|All research projects on art patronage and collecting
in Russia and the Soviet Union, with one exception indicated below, were
generously funded by Austria's main Research Fund, FWF.
1991-1994: Project No. P8550-HIS
From 1991 to 1994, FWF supported the initial study on bourgeois art patronage in Tsarist Russia (1850-1917) which, in 1996, resulted in the publication of the monograph "The Moscow Medici, 1850-1917", also financed by FWF.
1995-1998: Project No. P10795-HIS
From 1995-1998, FWF sponsored three one-year cases studies on art collecting in the USSR (1917-1985).
In both cases FWF covered travel expenses to Moscow and St. Petersburg.
From 1998-2001 funding for various research projects was provided by external sources – by the so-called "Jubilee Fund" of the Austrian National Bank, OeNB, by the research stipend of the municipality of Vienna, and, mostly, by a research grant from the Austrian Federal Ministry of Education, Research and Arts (bm:bwk); the latter ran for two years. All of them contributed to the funding of a major study on the nationalization and sale of private art collections (1917-1938) that, in 2000, resulted in an international conference organized by Dr. Bayer in Vienna and later, in 2001, in a book publication.
2001-2004: Hertha Firnberg T 119-G06
From 2001-2004 FWF financed a three-year-long program (Hertha-Firnberg:
T 119-G06) on the unofficial art market in the USSR, 1917-1991. Together
with a generous travel grant, this position enabled the researcher to
uncover an unprecedented amount of archival and other primary sources
on the topic in over a dozen research sites – in Moscow, St. Petersburg,
Tallinn/Tartu, Vilnius/Kaunas, Riga, Kiev/Odessa, Yerevan, Almaty, to
name but the most important ones.
2004-2007: Project No. P17748-G07
A follow-up study to the Firnberg-position was approved in late 2004: The project "From Cultural to Economic Capital" received the support of Austria's main research fund; it is devoted to research on art collecting and patronage in the late USSR, Russia, the CIS and the Baltic States, from 1985 to the present.

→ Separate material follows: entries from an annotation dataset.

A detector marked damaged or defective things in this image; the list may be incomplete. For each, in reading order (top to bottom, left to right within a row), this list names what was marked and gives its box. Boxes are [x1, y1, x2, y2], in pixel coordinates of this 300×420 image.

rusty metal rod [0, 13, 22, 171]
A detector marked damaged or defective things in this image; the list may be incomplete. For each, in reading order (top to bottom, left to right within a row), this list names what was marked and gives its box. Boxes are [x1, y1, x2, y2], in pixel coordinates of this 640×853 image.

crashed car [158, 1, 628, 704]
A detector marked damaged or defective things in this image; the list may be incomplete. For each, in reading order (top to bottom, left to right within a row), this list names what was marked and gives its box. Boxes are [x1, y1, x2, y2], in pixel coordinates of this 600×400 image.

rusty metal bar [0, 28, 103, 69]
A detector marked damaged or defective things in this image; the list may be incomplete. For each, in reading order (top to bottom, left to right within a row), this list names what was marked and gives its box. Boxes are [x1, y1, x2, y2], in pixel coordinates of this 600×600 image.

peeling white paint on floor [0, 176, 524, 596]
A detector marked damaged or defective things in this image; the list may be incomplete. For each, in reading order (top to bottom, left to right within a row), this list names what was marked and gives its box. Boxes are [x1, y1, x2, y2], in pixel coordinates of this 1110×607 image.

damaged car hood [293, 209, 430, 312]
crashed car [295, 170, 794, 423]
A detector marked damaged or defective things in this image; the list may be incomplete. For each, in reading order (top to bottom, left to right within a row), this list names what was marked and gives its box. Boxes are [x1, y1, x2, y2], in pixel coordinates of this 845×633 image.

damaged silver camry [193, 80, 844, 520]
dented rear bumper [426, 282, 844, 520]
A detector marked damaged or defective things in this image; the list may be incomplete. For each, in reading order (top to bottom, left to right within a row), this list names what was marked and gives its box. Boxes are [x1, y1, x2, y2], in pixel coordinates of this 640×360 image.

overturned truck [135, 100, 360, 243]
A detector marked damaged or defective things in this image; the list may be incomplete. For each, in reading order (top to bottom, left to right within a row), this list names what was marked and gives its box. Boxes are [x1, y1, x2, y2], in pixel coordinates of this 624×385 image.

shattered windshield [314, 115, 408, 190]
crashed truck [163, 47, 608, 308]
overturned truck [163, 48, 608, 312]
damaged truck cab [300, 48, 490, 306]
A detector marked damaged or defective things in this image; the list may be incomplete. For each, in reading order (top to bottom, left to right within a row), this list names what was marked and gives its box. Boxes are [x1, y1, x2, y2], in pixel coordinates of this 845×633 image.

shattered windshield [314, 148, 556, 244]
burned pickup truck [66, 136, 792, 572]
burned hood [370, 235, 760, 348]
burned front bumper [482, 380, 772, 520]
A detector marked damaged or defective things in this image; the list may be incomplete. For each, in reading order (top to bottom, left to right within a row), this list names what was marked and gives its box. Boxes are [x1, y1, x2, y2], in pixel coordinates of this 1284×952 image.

2008-2011: Project No. P20474-G13
In December 2007 FWF approved funding on the project Post-Soviet Art Museums in the Era of Globalization, which started in early 2008. It covered a varied interdisciplinary program combining individual research in post-Soviet institutions with collective efforts (workshops, work sessions, an international conference, Graz University and Graz Kunsthaus). Much expertise was gained by interviewing post-Soviet museum experts and their international counterparts specializing in (post) Soviet art and museums.
2012-2016: Project No. P25079-G21
In 2012, funding for Creating Contemporary Art Museums in the Post-Soviet Space, CCAM, was approved. CCAM was conceived as a follow-up study on the research carried out between 2008 and 2011 which focused on exemplary case studies as well as the overall changes post-Soviet museums went through in the wake of perestroika. CCAM analyzed the complex transformation of a wide range of contemporary art institutions emerging after the demise of communism. Drawing on the expertise of global cross-disciplinary museum and curatorial studies and based on a wealth of hitherto largely unknown archival and source material, the results of the research were discussed at an international symposium. In 2016, FWF financed a hybrid book publication; it was released in print in late 2016, in 2017 with the FWF-e-book-series (see publications).
2018-2022: Project No. P31388-G26
In 2018, funding for 'Russian Oligarch Art Museums and Foundations' was approved. Due to travel and work restrictions in the wake of COVID-19, the research project was prolonged cost-neutral until June 2022. Major findings were presented at an international symposium (see lectures and courses); all results were published in various open-access formats (see publications).